There are 24 tributes but you wouldn't know it to look at her.
I didn't know where to begin in reviewing The Hunger Games which is specific enough as a concept to excite immediate feeling but vague enough as a metaphor to invite all sorts of projections. Like many pop culture phenomenons, what you bring in to the theater is half of the experience. The Hunger Games will surely spark a lot of conversation as the angles are endless: man's inhumanity to man as entertainment -- with us since the days of the Gladiators; Television as the opiate of the masses; The politics of wealth distribution; Our complicity in the perpetuation of our own misery; Etcetera.
The Hunger Games flexibility with metaphor even extends to mass market entertainment and actors as celebrities. Katniss and Peeta are styled and primped before public apperances preceeding the games and they're repeatedly encouraged to be "likeable" so that they'll win sponsors. The movie hedges its bets this way too, employing the reliable trustworthy Disney tactic of not really making the heroes kill people unless its indirectly. (It might make them more likeable but it also kills some of the psychological horror the concept promises.)
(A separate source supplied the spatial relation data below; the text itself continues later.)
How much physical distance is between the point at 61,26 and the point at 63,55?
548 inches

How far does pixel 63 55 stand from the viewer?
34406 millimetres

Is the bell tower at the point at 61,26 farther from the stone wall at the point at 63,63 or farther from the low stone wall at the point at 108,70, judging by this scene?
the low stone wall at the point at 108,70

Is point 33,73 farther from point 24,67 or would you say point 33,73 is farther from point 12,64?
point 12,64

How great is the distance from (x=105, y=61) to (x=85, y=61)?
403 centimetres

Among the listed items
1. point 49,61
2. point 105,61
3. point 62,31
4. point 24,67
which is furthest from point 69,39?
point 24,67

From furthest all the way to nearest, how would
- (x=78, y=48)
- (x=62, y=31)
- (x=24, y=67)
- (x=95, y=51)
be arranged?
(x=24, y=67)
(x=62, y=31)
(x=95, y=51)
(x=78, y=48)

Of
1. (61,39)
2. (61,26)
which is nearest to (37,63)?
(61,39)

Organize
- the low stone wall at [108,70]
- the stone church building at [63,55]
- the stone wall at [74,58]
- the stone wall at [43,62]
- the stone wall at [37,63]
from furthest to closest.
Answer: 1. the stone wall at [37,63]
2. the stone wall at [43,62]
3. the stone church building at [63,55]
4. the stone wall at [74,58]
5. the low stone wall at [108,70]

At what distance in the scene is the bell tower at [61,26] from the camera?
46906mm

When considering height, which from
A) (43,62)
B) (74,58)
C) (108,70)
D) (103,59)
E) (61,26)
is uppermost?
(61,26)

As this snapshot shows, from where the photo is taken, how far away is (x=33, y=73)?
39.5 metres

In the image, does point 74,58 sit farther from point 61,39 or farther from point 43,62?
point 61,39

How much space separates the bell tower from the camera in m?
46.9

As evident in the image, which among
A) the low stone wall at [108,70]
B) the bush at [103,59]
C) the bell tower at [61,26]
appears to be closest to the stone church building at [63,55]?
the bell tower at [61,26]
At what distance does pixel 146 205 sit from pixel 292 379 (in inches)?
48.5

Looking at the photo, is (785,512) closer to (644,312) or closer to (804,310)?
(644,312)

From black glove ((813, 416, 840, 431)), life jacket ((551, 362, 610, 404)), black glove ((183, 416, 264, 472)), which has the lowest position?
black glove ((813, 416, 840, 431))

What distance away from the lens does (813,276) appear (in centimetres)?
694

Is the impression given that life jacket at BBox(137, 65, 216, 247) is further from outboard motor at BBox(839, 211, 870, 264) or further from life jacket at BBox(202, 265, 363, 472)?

The showbiz doesn't end there. Katniss's mentor Haymitch (Woody Harrelson) even encourages her to amp up the drama during the games and she complies. The best thing about Jennifer Lawrence's work here might be the occasional beats of ambiguity -- you're not entirely sure how much her feelings for Peeta are real or amplified for survival, and when she acknowledges the audience on occassion, how much is she really feeling? The Hunger Games will surely make Jennifer Lawrence, who came to fame with an Oscar nominated turn in the poverty-stricken drama Winter's Bone, a huge star.
Curiously in both films she plays a destitute but resourceful Appalachian girl who kills squirrels and who happens to be her sister's proxy mother since the real one is terrible at the job. It may be the tiniest niche an actress has ever inhabited but Lawrence is a very big deal.
Grade: B
Oscar Hopeful? Box office sensations, including genre franchises, win Oscar attention when they're impossible to deny in the tech categories... which this isn't. But never say never. It's flexibility for Op Ed pieces will keep people talking and given that it has an aura of serious real world issues (unlike say vampires and sorcerers) it could win traction. Will the odds be in its favor for actress? art direction? costuming? sound? score?